U kunt ook de Help-artikelen lezen over de opdrachten die online worden geleverd met PowerShell vanaf Aan de slag met Windows PowerShell.

Get-Help geeft help weer in de landinstelling die is ingesteld voor het Windows-besturingssysteem of in de terugvaltaal voor die landinstelling. Als u geen Help-bestanden voor de primaire of terugvallocatie hebt, gedraagt Get-Help zich alsof er geen Help-bestanden op de computer zijn. Als u hulp wilt krijgen voor een andere landinstelling, gebruikt u Regio en Language in het Configuratiescherm om de instellingen te wijzigen. In Windows 10 of hoger Instellingen, Time & Language.

De volledige weergave van help bevat een tabel met informatie over de parameters. De tabel bevat de volgende velden:

  • Vereist. Geeft aan of de parameter vereist is (waar) of optioneel (onwaar).

  • Positie. Geeft aan of de parameter een naam heeft of positioneel (numeriek). Positionele parameters moeten worden weergegeven op een opgegeven plaats in de opdracht.

  • benoemde geeft aan dat de parameternaam vereist is, maar dat de parameter overal in de opdracht kan worden weergegeven.

  • numerieke geeft aan dat de parameternaam optioneel is, maar wanneer de naam wordt weggelaten, moet de parameter op de plaats staan die is opgegeven door het getal. 2 geeft bijvoorbeeld aan dat wanneer de parameternaam wordt weggelaten, de parameter de tweede of alleen niet-benoemde parameter in de opdracht moet zijn. Wanneer de parameternaam wordt gebruikt, kan de parameter overal in de opdracht worden weergegeven.

  • standaardwaarde. De parameterwaarde of het standaardgedrag dat PowerShell gebruikt als u de parameter niet in de opdracht opneemt.

  • Accepteert pijplijninvoer.
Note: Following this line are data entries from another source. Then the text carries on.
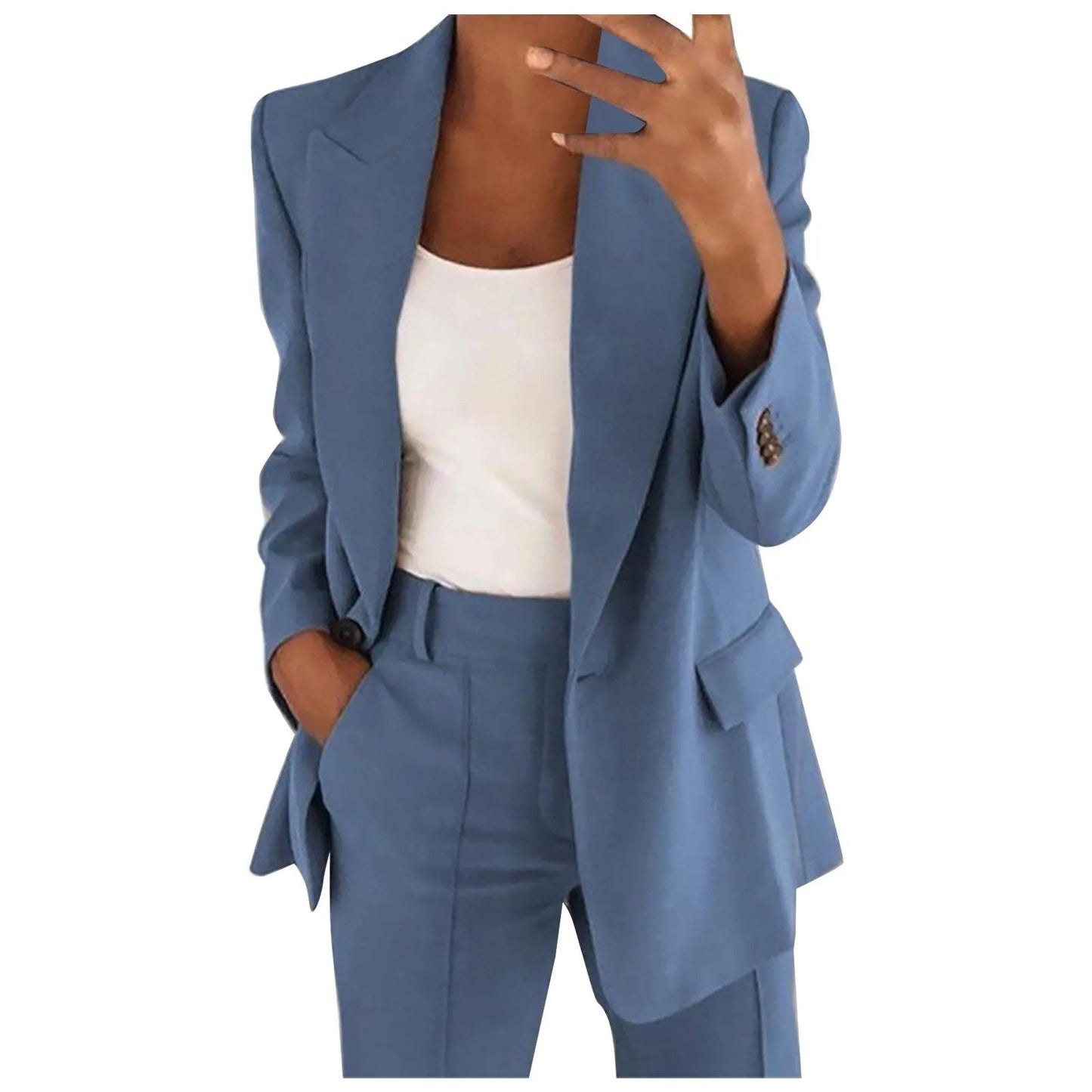 Dames Blazer en Broek Set Effen Kleur Klassiek Design
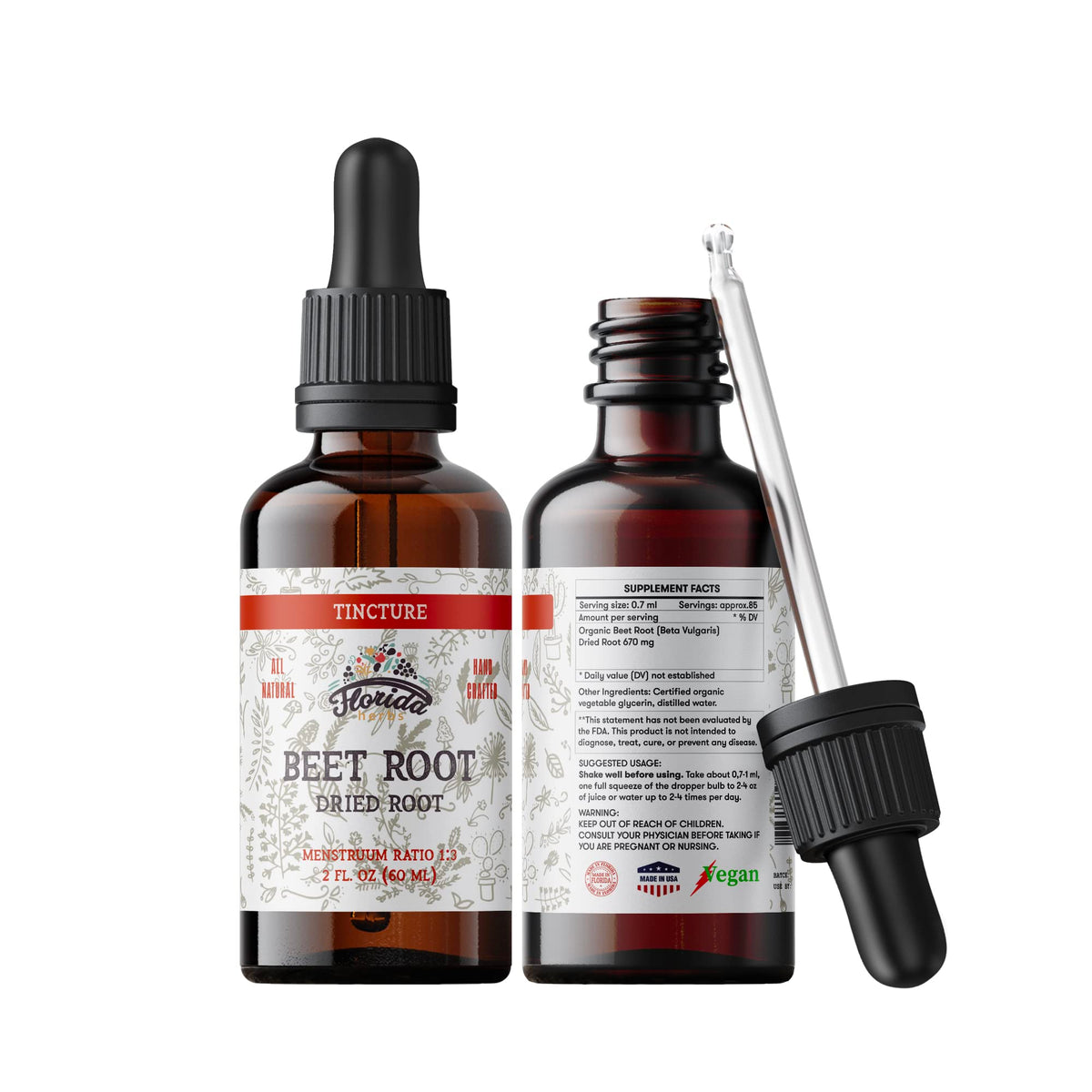 FLORIDA HERBS complément racine de betterave 60 ml avec ingrédients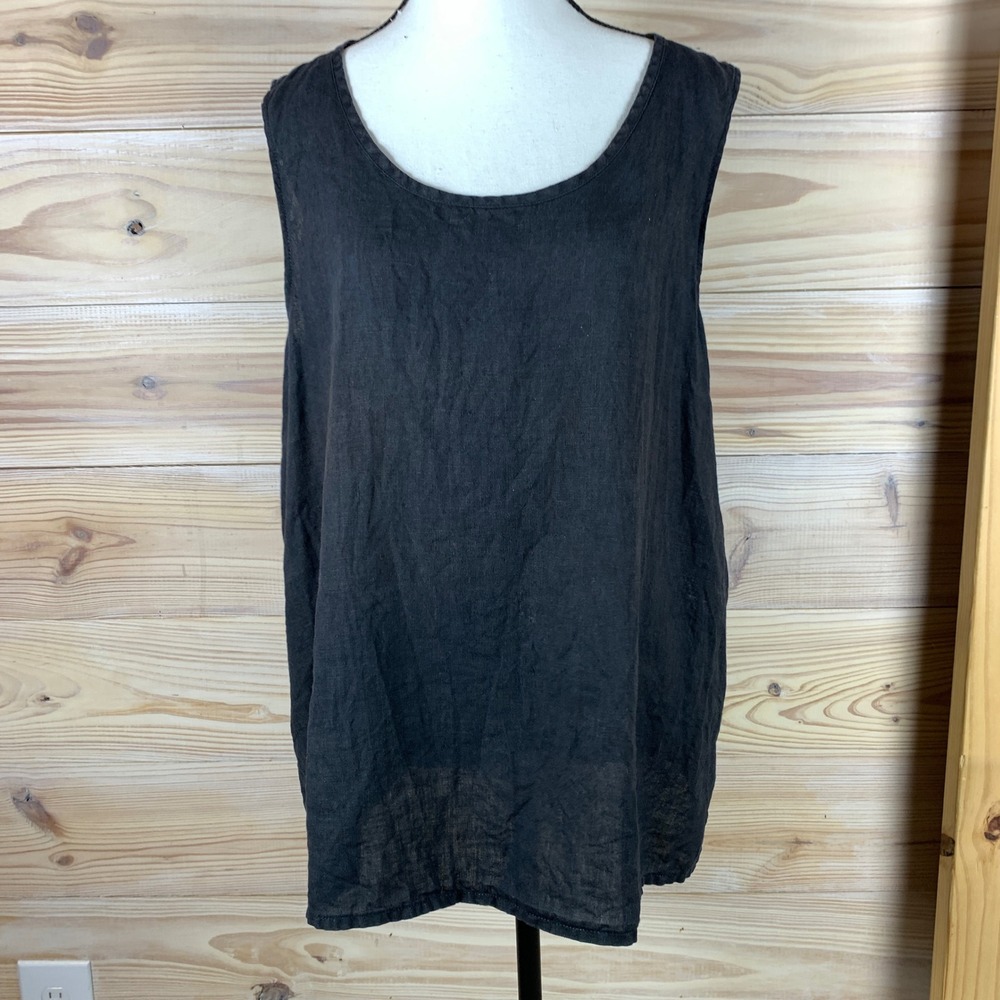 Flax Tank Top Women L Black Linen Scoop Neck Relaxed Sleeveless Shell Lagenlook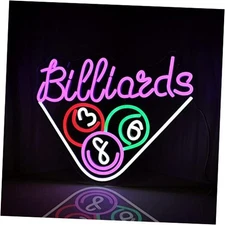 Neon Signs for Wall Decor Purple LED Light Sign for Preppy Room Decor Billiards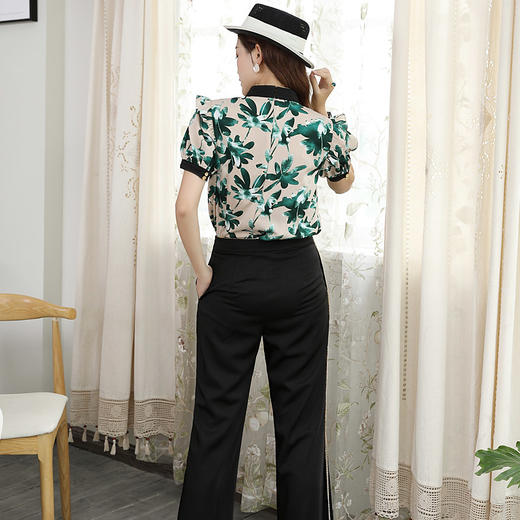 DLQ-A2569妈妈碎花小衫新款上衣洋气气质复古短袖雪纺衫 商品图2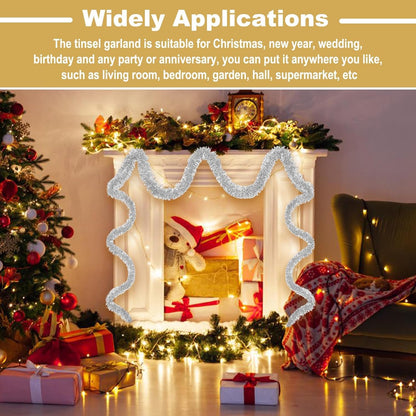 50 Feet Metallic Twist Tinsel Garland Wall Hanging Backdrop for Parade Floats, Christmas Eve, New Year, Valentine's Day Party Decorations (Silver, 2in x 50ft)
Hiermee wordt aangegeven of u objecten via een pijplijn naar de parameter kunt verzenden (waar) of niet (onwaar). Op eigenschapsnaam betekent dat het pijplijnobject een eigenschap moet hebben met dezelfde naam als de parameternaam.

  • accepteert jokertekens. Hiermee wordt aangegeven of de waarde van een parameter jokertekens kan bevatten, zoals een sterretje (*) of vraagteken (?).